In 2013, over 121,154 structures were sprayed in Gisagara, Bugesera, and Nyagatare. It was carried out by 1,605 SOP’s in 20 days.
Dr. Hakizimana notes that effective IRS operation requires effective insecticides, high quality of application on surface walls, and insecticides applied before malaria transmission peaks.
When making a selection of areas for the IRS, Dr. Hakizimana notes among other issues, the burden of malaria, the susceptibility of insecticides in terms of choosing an effective insecticide and the biting behaviour of mosquitoes inside and outside homes.
The cost depends on the number of structures/households per district. The average cost of a structure is US$ 18 or around RWF 19,997. Approximately US$ 14.26 or RWF 16.226 is spent on insecticide (81.1 percent of the structure’s cost). The cost of spraying per sprayed structure is around US$ 3.71 or RWF 3,771, which is 18.9 per cent,” Dr. Hakizimana affirms.
Since 2007 when IRS was introduced, Rwanda has seen a significant decrease in malaria cases.
RBC says infection rates have dropped from 409 cases per 1,000 people in 2016 to just 76 cases per 1,000 people in 2022. Malaria deaths fell by more than 89 percent over the same period.
The number of uncomplicated cases decreased from 3.9 million to less than a million from 2018 to 2022. In contrast, deaths decreased to 264 in 2018.
“We noticed that since the program started, any mosquito that lands on the wall dies,” Uramahoro commented. Neither her three children nor her two dependents have suffered from malaria since last year.
“During excessive rainy seasons, we did not have many mosquitoes in the house. Now it’s over, they’ve departed. Only minor mosquitoes and insects still roam. Spraying has demonstrated significant and sustained reductions in house mosquito infestation,” she adds.
Grace Umuraza, a resident of Kigabiro sector, Rwamagana district says mosquitoes, other insects, and bugs invade her house. You couldn’t sleep because of the buzzing.
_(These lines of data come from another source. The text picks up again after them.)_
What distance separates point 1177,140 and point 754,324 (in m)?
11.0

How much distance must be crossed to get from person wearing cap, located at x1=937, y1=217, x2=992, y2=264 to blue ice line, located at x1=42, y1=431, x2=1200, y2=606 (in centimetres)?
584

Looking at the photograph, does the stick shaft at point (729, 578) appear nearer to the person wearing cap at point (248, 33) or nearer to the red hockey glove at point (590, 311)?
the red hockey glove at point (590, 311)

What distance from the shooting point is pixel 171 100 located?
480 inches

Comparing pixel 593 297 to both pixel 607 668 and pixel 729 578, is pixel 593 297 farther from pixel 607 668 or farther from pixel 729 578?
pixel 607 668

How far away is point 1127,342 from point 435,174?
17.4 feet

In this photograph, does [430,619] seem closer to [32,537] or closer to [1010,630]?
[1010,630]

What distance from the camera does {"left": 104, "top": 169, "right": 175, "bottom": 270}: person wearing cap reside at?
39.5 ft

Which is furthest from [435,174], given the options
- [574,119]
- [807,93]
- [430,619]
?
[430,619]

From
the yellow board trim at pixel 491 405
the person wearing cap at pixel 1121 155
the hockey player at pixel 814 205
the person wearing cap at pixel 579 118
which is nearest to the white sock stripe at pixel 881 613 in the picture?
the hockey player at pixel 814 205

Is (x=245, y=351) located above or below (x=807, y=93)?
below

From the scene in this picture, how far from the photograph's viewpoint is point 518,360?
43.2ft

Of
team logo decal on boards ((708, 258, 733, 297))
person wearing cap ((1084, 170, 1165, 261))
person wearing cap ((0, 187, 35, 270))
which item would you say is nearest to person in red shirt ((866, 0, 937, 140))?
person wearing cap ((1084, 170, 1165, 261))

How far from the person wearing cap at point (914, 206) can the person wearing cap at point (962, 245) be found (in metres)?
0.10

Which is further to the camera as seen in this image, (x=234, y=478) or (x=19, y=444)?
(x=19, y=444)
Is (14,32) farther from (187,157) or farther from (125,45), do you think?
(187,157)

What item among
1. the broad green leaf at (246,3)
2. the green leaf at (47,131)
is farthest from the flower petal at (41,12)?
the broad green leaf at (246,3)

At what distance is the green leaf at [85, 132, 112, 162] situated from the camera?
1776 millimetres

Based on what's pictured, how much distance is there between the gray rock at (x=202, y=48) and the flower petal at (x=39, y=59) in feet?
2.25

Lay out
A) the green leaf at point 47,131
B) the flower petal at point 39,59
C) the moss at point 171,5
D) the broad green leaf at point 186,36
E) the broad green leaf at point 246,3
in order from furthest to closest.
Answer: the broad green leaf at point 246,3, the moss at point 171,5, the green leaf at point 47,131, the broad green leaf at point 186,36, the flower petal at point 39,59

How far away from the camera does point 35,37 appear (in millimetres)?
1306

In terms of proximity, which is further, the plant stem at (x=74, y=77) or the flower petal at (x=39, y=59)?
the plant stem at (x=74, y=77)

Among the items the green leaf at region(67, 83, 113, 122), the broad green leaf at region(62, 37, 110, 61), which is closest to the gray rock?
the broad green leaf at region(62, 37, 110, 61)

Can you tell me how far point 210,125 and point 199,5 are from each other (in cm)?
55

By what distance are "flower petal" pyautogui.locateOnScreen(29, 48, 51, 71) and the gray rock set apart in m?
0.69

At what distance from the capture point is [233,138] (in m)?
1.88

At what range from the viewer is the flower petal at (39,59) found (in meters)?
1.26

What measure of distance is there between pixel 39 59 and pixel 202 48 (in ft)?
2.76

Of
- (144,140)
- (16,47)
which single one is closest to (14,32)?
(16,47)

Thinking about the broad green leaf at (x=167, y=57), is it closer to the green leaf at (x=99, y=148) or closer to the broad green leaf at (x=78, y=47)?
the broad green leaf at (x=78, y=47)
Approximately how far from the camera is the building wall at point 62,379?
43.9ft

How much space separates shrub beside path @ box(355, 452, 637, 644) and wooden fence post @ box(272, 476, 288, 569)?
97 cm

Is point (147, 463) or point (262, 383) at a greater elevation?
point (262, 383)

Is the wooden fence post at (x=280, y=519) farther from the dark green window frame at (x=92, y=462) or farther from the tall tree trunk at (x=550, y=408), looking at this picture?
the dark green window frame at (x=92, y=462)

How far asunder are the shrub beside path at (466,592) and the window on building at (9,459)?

“After the first spraying in 2019, my children now sleep comfortably. Spray repels mosquitoes and bed bugs,” she notes.
On the other hand, the program also faces criticism. Households claim that insecticides cannot work in areas with mobile populations, or where households migrate seasonally.
“There are homes where residents are not mobilized, and some deliberately close their homes. They fear and dislike spraying insecticides,” Mutesi adds.
Some homes are left unsprayed because people move to graze cattle, harvest and for other seasonal activities.
“Sometimes, households are unreceptive or unwilling to cooperate with the program” Umuhoza admits.
The high reliance on external funds currently PMI and Global Funds is also a daring issue, according to Dr. Hakizimana. He adds, “For instance, the Rwanda government supports 3 districts while external donors cover 9 districts. If the financial partner withdraws, malaria transmission could occur due to IRS termination.”